■ SOURCE TEXT ■
+++

Dixit Patel, VP of Technology at SapientRazorfish
As we move towards a globally connected, ‘always on’ world, many traditional banking and financial services business models are facing significant disruption by smaller start-up banks that provide personalised banking experiences for customers as well as other intermediaries that are positioning and offering engaging experiences that capture the customer relationship.
Consumers’data and trust
ThePSD2 directive in Europe has started the conversation about open banking, as banks are now forced to share their customer data and to execute payments initiated by third parties on behalf of their customers – encouraging small businesses, as well as start-ups, to use that data for innovation and breaking decade old ways of working within banks that now need to respond in unfamiliar ways.
As the directive creeps closer, debate surrounding what it means for banks and consumers is ramping up – with some commentary suggesting that consumers may not be ready to share with organisations such as retailers, outside of the financial services industry.
Meanwhile, the 2016 Edelman trust barometer suggested that, by and large, consumers do trust financial services organisations with their personal information.For the time being, it seems that mainstream banks have an advantage, retaining – in large – the trust of consumers with their personal data. But this doesn’t mean they don’t have to keep up with the services offered by outside competitors and disruptors.
What are we seeing from disruptors and innovators?
Digital is undoubtedly changing customer expectations and behaviours. Customers are offered ever more choices through personalised interactions. Today, most customers expect to complete an electronic, personalised banking transaction anywhere at any time.
What’s more, the rate of innovation is moving at a rapid pace. Monzo, once a cash card app, now has the ambition of becoming a banking platform provider – removing its original use entirely to facilitate this. Start-ups that aim to disrupt traditional business models now have previously unparalleled access to customers and data. In fact, every company can see the potential benefit of the massive increase in data generated from smart phones and smart devices, but not every business is taking advantage.
How will this disruption impact traditional banks?
Traditional banks need to ensure their existing business models continue to operate smoothly while also focussing on transforming their businesses to innovate and keep up with the changing needs, behaviours and expectations of customers.
This means re-orienting from a traditional ‘bank first’ to a ‘life first’ mind-set and model that is able to offer financial experiences that embed traditional products and services to meet a customer’s life stage requirement (for example, selling a mortgage becomes helping a customer find and purchase a home, and then protect that home).Also, they need to move from a historical product and business line operating model to a more customer value model that mirrors the customer journeys.

+++

■ RECORDS SHOWN ■
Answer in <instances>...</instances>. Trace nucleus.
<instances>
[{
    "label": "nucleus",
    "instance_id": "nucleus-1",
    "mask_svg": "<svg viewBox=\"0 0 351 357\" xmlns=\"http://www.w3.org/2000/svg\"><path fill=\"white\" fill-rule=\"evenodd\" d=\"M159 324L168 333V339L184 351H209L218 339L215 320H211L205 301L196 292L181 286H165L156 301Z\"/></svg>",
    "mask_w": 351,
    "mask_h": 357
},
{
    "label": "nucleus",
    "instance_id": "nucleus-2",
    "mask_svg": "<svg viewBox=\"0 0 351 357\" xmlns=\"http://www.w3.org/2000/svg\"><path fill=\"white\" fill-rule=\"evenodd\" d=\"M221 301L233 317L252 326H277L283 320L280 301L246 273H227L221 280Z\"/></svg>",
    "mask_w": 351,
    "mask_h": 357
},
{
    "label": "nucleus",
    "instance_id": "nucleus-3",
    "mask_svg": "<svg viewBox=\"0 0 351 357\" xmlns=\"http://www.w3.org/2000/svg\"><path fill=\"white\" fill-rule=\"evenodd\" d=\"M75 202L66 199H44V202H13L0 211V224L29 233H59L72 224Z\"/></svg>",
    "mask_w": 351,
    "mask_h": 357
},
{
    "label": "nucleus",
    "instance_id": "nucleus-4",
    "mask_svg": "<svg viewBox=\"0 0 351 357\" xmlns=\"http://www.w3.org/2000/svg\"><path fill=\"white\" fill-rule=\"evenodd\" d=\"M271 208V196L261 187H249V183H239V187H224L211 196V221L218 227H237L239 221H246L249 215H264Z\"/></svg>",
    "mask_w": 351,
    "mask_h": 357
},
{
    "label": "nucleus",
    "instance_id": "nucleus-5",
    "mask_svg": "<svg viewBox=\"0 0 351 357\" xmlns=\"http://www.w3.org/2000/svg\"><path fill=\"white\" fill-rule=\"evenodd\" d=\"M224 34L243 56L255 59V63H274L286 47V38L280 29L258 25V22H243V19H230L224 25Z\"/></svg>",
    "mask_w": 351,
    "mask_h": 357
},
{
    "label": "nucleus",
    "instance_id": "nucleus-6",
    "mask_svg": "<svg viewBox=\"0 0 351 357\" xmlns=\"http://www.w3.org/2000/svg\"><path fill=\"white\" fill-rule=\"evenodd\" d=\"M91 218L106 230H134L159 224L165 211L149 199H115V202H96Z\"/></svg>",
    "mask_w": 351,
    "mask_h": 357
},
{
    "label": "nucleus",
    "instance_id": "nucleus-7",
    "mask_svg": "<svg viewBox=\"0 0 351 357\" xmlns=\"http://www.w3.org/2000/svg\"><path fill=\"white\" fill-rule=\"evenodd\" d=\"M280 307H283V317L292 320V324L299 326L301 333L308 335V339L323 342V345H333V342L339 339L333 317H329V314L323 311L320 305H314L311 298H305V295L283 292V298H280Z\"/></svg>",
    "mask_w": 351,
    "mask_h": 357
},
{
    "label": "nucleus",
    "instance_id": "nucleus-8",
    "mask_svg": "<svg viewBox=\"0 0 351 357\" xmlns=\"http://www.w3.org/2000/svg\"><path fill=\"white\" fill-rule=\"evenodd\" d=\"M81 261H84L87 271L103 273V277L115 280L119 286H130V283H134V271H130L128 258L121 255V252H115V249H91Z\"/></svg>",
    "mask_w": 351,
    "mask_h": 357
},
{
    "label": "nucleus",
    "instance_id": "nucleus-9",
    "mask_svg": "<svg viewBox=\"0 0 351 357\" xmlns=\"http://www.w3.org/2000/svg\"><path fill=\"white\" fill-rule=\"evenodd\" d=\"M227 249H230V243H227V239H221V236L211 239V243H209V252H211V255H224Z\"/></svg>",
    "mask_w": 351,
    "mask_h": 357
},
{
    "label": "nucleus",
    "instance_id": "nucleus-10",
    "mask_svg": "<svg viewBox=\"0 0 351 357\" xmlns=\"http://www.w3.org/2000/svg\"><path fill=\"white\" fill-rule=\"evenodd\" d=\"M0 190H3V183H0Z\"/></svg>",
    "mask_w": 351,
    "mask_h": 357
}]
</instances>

+++

■ DESCRIPTION OF THE TASK ■
Could you repeat the passage of the open banking article word for word, starting with "As the directive" and going on through "disruptors and innovators?"?

■ ANSWER FOR THE TASK ■
As the directive creeps closer, debate surrounding what it means for banks and consumers is ramping up – with some commentary suggesting that consumers may not be ready to share with organisations such as retailers, outside of the financial services industry.
Meanwhile, the 2016 Edelman trust barometer suggested that, by and large, consumers do trust financial services organisations with their personal information.For the time being, it seems that mainstream banks have an advantage, retaining – in large – the trust of consumers with their personal data. But this doesn’t mean they don’t have to keep up with the services offered by outside competitors and disruptors.
What are we seeing from disruptors and innovators?